Para enfrentar essa adversidade que nos acomete hoje com o coronavírus, vale também o sábio conselho do papa Francisco, talvez uma das poucas lideranças no tempo atual que está lidando de frente com o sufoco desse vírus implacável. Sua presença e sua fala estão tendo um impacto de serenidade que é essencial para todos nós. Não se fecha no seu mundo, mas vai para rua, evidenciando sua tese de uma “igreja em saída”. E vem nos convocar para a atenção aos pequenos gestos, nesse momento duro de confinamento:
"Precisamos reencontrar a concretude das pequenas coisas, das pequenas atenções em relação aos que estão próximos, familiares, amigos.
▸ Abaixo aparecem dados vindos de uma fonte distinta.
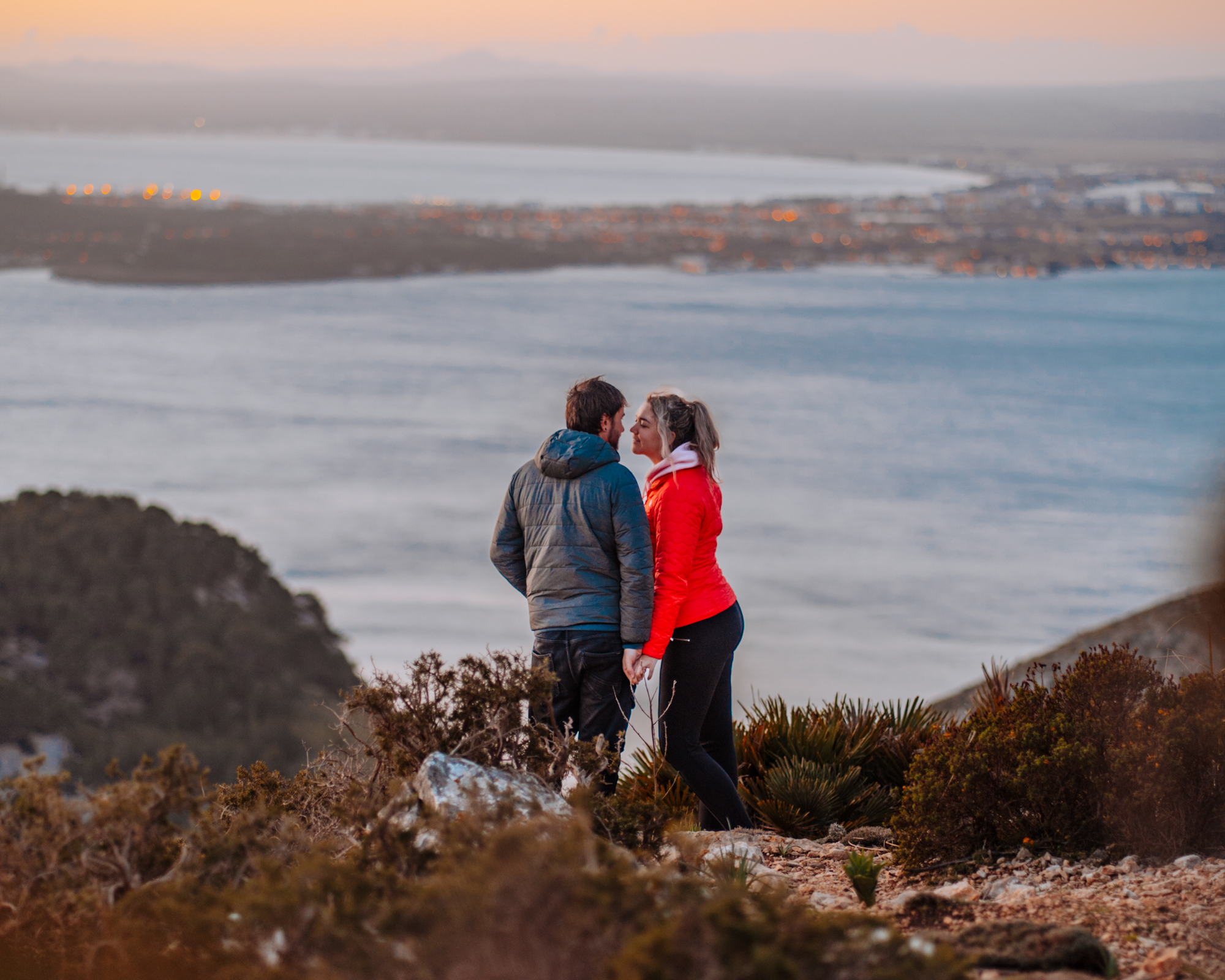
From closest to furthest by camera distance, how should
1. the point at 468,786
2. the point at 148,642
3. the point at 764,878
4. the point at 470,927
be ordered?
the point at 470,927
the point at 468,786
the point at 764,878
the point at 148,642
Entender que nas pequenas coisas existe o nosso tesouro. Existem gestos mínimos, que às vezes se perdem no anonimato da vida cotidiana, gestos de ternura, de afeto, de compaixão, que, no entanto, são decisivos, importantes. Por exemplo, um prato quente, um carinho, um abraço, um telefonema ... São gestos familiares de atenção aos detalhes do dia a dia que fazem a vida ter sentido e que exista comunhão e comunicação entre nós (...) Às vezes, vivemos entre nós apenas uma comunicação virtual. Em vez disso, deveríamos descobrir uma nova proximidade. Uma relação concreta feita de atenção e paciência."
Para este tempo de quaresma, de preparação para a Páscoa – festa central para os cristãos – Francisco aconselha “penitência, compaixão e esperança”. E também muita humildade. Um tempo também de oração, onde possamos viver de frente, e sem temor, nossa situação de vulnerabilidade e finitude. Não é, porém, motivo ou razão, para fechamento ou ensimesmamento, mas tempo kairológico de exercício de compaixão e solidariedade. Neste tempo propício não há separação entre crentes e não crentes, mas uma corrente igualitária de solidariedade que rompe as fronteiras de crença, raça e gênero, e nos lança ao desafio essencial de serviço ao outro. Francisco sinaliza que estamos diante de uma “emergência planetária” e ninguém pode ficar fora do compromisso comum com os mais sofridos.